- [Written instruction a]: Repeat word for word the part of the essay on Jewish comedy starting at "More than 20" and ending at "the Jewish predicament.".

- [Document passage]:
◇ ◇ ◇ ◇

The audience’s response to my 20-minute set was kind rather than enthusiastic, but we were all enjoying ourselves, all Jews together, the stage draped with the visual glue that held us together: the flag of the State of Israel.
More than 20 years later I stood near the same flag, flying over a checkpoint on the occupied West Bank. I was heading to Ramallah, to do my Jewish comedy to about 100 Palestinians. This audience, understandably, was even more curious. They couldn’t believe that anyone, let alone a Jew, had come from abroad to entertain them in their landlocked prison. I felt like Johnny Cash without the cash.
Between those two gigs I’d learned a fair bit about freedom of speech and the Jewish predicament.
When Jews weigh into the freedom of speech debate, as we invariably do, we do so on the libertarian side. Like our greatest comedian, Lenny Bruce, we tend to think anything goes.
So nothing is more unhelpful to the cause of Jewish humour than the growing belief that criticism of Israel equals antisemitism. Along with this there’s an unwritten edict now that only Jews are permitted to tell Jewish jokes, as if we Jews need special treatment.

◇ ◇ ◇ ◇

- [Material to process]:
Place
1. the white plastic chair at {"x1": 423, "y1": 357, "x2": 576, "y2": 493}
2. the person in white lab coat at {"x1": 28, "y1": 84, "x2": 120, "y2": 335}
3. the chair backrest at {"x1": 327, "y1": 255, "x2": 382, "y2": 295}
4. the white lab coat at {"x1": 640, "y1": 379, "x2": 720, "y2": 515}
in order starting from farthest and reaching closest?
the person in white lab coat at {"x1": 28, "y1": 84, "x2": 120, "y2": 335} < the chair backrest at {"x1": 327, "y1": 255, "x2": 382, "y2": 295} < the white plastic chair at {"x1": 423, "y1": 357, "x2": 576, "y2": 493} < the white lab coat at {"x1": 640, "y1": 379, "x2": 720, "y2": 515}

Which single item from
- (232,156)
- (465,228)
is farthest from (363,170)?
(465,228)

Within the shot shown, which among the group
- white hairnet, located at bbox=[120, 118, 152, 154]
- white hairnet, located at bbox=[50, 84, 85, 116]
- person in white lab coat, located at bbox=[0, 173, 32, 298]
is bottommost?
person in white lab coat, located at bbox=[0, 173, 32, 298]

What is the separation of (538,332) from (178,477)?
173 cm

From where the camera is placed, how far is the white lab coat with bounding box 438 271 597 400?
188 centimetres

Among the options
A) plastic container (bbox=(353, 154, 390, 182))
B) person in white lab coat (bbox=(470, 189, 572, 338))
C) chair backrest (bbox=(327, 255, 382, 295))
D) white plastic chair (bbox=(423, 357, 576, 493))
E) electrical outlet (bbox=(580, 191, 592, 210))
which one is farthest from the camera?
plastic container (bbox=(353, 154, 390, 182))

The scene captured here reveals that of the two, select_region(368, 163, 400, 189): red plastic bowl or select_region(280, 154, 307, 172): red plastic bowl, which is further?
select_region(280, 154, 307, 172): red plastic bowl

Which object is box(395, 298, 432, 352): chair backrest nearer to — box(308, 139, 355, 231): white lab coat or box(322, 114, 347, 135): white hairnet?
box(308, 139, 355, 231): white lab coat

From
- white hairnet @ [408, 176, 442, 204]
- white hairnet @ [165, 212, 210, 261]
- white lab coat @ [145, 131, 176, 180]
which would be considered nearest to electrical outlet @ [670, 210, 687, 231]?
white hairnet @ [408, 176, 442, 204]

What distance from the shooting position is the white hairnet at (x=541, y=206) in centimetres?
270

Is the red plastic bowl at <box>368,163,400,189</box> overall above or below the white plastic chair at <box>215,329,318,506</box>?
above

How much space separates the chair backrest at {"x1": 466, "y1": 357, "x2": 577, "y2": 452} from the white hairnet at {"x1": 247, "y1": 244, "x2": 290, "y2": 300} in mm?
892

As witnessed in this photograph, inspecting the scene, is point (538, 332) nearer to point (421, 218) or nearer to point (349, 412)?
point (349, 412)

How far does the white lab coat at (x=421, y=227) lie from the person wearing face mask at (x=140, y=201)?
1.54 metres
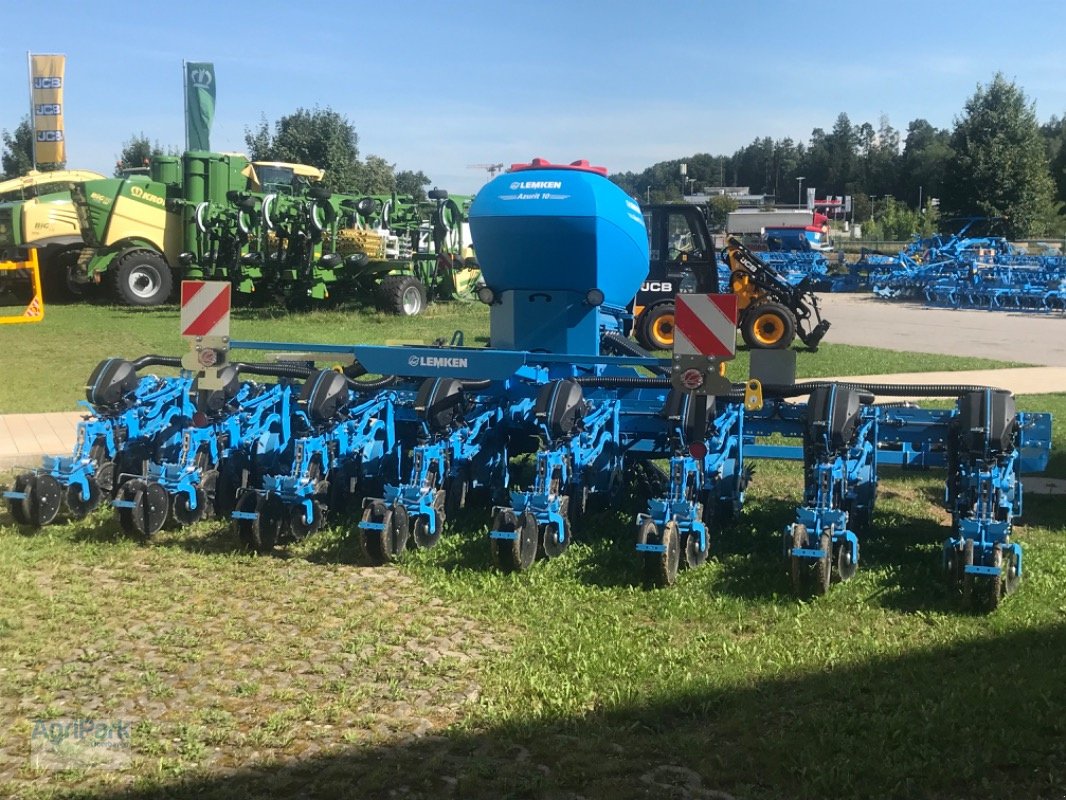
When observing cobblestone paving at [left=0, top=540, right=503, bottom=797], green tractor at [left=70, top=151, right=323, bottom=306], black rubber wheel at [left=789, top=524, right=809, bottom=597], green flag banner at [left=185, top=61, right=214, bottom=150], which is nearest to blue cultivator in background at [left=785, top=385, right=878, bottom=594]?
black rubber wheel at [left=789, top=524, right=809, bottom=597]

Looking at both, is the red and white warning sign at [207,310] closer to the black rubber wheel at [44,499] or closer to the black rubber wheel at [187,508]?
the black rubber wheel at [187,508]

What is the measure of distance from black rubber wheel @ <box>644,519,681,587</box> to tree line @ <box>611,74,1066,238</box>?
3936 millimetres

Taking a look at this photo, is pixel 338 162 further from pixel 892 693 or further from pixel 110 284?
pixel 892 693

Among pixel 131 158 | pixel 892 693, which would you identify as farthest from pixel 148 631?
pixel 131 158

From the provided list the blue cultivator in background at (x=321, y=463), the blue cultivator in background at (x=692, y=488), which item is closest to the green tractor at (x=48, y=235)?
the blue cultivator in background at (x=321, y=463)

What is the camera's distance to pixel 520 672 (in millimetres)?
4449

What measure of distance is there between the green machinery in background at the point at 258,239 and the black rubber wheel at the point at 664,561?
1556cm

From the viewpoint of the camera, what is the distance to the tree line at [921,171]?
4594 centimetres

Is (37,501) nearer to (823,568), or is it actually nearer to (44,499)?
(44,499)

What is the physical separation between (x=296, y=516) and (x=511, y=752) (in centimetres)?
270

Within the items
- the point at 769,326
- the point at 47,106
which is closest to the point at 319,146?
the point at 47,106

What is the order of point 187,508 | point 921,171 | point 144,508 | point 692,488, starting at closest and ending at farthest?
point 692,488
point 144,508
point 187,508
point 921,171

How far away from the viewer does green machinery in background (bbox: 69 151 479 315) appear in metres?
20.7

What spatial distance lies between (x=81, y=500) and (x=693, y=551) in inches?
145
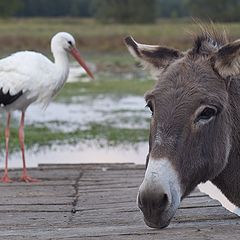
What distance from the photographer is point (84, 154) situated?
473 inches

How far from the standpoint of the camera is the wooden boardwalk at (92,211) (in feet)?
14.7

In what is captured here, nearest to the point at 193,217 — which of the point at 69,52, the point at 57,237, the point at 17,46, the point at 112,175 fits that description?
the point at 57,237

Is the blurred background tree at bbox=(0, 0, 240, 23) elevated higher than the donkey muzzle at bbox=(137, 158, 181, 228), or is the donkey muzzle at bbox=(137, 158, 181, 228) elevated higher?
the donkey muzzle at bbox=(137, 158, 181, 228)

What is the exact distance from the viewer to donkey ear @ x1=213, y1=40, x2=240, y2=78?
401 cm

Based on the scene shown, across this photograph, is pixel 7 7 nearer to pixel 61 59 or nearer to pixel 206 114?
pixel 61 59

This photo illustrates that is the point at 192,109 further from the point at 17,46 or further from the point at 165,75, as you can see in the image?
the point at 17,46

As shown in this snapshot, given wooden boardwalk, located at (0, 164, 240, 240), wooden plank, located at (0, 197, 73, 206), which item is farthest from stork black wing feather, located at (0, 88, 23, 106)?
wooden plank, located at (0, 197, 73, 206)

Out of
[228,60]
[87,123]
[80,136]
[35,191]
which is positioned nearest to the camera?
[228,60]

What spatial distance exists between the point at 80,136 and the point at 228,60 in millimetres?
9537

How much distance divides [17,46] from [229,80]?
1383 inches

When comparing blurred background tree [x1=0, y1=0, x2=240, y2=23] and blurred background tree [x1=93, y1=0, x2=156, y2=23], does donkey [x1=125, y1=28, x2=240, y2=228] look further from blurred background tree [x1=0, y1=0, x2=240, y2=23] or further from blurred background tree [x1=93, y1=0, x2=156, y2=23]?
blurred background tree [x1=93, y1=0, x2=156, y2=23]

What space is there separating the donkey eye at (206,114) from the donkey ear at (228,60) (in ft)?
0.90

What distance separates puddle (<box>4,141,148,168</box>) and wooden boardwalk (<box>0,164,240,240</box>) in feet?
8.05

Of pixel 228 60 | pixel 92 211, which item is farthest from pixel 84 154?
pixel 228 60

◇ ◇ ◇ ◇

- [Written instruction b]: Reproduce the listing verbatim, starting at its first line and ending at the line that contains "4. the white", with both of those lines included.

- [Reply a]:
More than 20 years later I stood near the same flag, flying over a checkpoint on the occupied West Bank. I was heading to Ramallah, to do my Jewish comedy to about 100 Palestinians. This audience, understandably, was even more curious. They couldn’t believe that anyone, let alone a Jew, had come from abroad to entertain them in their landlocked prison. I felt like Johnny Cash without the cash.
Between those two gigs I’d learned a fair bit about freedom of speech and the Jewish predicament.

- [Reply b]:
Place
1. the white plastic chair at {"x1": 423, "y1": 357, "x2": 576, "y2": 493}
2. the person in white lab coat at {"x1": 28, "y1": 84, "x2": 120, "y2": 335}
3. the chair backrest at {"x1": 327, "y1": 255, "x2": 382, "y2": 295}
4. the white lab coat at {"x1": 640, "y1": 379, "x2": 720, "y2": 515}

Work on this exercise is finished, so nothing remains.